Start by implementing a new subclass of AbstractFeature in anica.abstractblock (and feel free to take inspiration from the existing ones). Additionally, you need to extend the lookup() and init_abstract_features() methods in the InsnFeatureManager (in the anica.insnfeaturemanager module). The latter determines the interaction with insn_feature_manager.features entries in your abstraction config and needs to initialize an object of your AbstractFeature implementation. The former queries for a set of InsnSchemes that match an instance of your AbstractFeature. For decent performance, your lookup implementation should use an index whose construction you can implement in the _build_index() method. Take inspiration from the documentation there and the existing abstract features.

Directory Overview

  • ./anica - This directory contains the python modules that constitute the AnICA library.
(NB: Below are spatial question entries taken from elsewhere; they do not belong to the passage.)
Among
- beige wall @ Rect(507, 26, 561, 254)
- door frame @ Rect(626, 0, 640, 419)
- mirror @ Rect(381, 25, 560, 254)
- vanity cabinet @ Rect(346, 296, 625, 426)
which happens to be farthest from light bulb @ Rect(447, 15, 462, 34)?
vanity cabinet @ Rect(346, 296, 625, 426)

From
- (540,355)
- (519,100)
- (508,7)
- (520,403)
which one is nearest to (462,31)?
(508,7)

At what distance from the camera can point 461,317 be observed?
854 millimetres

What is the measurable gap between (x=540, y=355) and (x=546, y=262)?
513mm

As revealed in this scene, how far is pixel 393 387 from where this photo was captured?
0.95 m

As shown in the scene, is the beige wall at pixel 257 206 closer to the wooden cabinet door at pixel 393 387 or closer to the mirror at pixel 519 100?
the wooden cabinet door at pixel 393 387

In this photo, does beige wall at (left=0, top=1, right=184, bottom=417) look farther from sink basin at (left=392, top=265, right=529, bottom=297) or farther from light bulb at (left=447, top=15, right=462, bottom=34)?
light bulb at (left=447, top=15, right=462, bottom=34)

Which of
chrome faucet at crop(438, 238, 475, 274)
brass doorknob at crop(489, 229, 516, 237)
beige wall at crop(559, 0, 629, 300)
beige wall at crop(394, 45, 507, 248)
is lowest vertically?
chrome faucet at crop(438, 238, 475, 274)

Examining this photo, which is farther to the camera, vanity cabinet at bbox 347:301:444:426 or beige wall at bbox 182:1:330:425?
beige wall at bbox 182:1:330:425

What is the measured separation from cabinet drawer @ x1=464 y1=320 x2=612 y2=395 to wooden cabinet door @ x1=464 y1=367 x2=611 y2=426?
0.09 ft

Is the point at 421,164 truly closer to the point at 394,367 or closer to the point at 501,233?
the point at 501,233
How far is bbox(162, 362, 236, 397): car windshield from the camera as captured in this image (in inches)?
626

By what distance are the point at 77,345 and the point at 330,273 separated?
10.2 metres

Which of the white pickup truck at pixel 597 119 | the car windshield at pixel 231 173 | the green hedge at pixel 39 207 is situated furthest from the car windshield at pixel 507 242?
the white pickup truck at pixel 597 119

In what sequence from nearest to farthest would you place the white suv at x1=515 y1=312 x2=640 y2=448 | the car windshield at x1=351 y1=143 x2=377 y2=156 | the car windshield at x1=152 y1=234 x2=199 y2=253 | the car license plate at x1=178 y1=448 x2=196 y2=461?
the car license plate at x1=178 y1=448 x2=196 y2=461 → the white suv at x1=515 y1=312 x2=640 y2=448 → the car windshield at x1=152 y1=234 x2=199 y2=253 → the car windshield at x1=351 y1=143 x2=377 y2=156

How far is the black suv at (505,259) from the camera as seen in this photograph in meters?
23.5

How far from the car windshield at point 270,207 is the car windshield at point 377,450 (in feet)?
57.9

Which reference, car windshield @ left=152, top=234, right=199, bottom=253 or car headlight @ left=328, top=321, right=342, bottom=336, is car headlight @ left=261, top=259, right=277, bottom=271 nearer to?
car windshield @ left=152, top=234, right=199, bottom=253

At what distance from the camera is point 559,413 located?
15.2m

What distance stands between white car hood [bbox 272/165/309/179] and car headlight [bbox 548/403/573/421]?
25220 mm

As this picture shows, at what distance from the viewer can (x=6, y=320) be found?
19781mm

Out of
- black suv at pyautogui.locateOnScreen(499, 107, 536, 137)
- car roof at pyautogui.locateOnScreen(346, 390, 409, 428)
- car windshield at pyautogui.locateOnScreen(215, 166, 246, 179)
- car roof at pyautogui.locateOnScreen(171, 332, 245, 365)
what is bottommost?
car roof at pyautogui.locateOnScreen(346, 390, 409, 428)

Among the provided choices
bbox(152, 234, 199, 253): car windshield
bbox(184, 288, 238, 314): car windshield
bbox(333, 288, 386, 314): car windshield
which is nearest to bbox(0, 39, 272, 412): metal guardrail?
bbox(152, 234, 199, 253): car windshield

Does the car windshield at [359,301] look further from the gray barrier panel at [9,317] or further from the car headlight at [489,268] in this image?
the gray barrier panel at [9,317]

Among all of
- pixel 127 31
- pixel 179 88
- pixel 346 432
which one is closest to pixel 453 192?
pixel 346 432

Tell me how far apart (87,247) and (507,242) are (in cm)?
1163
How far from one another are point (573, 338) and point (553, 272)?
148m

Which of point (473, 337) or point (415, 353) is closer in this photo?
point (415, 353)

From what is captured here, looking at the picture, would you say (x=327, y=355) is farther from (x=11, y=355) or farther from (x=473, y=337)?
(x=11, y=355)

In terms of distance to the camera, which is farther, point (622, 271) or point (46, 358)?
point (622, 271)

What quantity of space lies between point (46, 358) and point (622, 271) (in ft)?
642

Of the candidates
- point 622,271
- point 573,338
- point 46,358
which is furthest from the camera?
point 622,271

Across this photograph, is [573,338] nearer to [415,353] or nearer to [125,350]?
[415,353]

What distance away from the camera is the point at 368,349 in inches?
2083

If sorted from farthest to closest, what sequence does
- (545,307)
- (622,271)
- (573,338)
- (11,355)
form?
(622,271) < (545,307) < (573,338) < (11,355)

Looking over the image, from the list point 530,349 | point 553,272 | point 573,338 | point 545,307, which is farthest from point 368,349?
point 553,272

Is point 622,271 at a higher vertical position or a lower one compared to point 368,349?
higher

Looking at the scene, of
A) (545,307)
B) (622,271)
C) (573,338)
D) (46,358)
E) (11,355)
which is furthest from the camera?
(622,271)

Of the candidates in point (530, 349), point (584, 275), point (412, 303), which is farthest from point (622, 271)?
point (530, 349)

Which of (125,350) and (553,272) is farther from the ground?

The most notable modules are anica.discovery, which contains the core algorithms, and anica.abstractblock containing the implementation of the basic block abstraction.

  • ./tool - This directory provides the entry-point python scripts to use AnICA.

  • ./scripts - Here are several more entry-point scripts for specific tasks in the development and evaluation of AnICA.

  • ./configs - Here are (default) files to configure the behavior of AnICA. It is recommended to not change them here, but to use an individual configuration environment created with the anica-make-configs command.

  • ./lib - This directory contains custom dependencies for AnICA. Specifically, this is the iwho library, which is used to work with instructions, instruction schemes, and basic blocks.

  • ./tests - This directory contains the testing for the AnICA module. Running the scripts in there should not yield unexpected failures.

  • ./case_studies - This directory contains some assembly files that trigger inconsistencies that AnICA found.

  • ./setup_venv.sh - This script sets up a python virtual environment at ./env/anica/ and installs AnICA's dependencies in it. Make sure to activate the environment with source ./env/anica/bin/activate when using any AnICA-related scripts. Using a virtual environment is not strictly necessary, but strongly recommended.

  • ./requirements.txt - This file lists required python modules for using AnICA. It can be installed using pip3 -r requirements.txt (which the setup_venv.sh script does, in a virtual environment).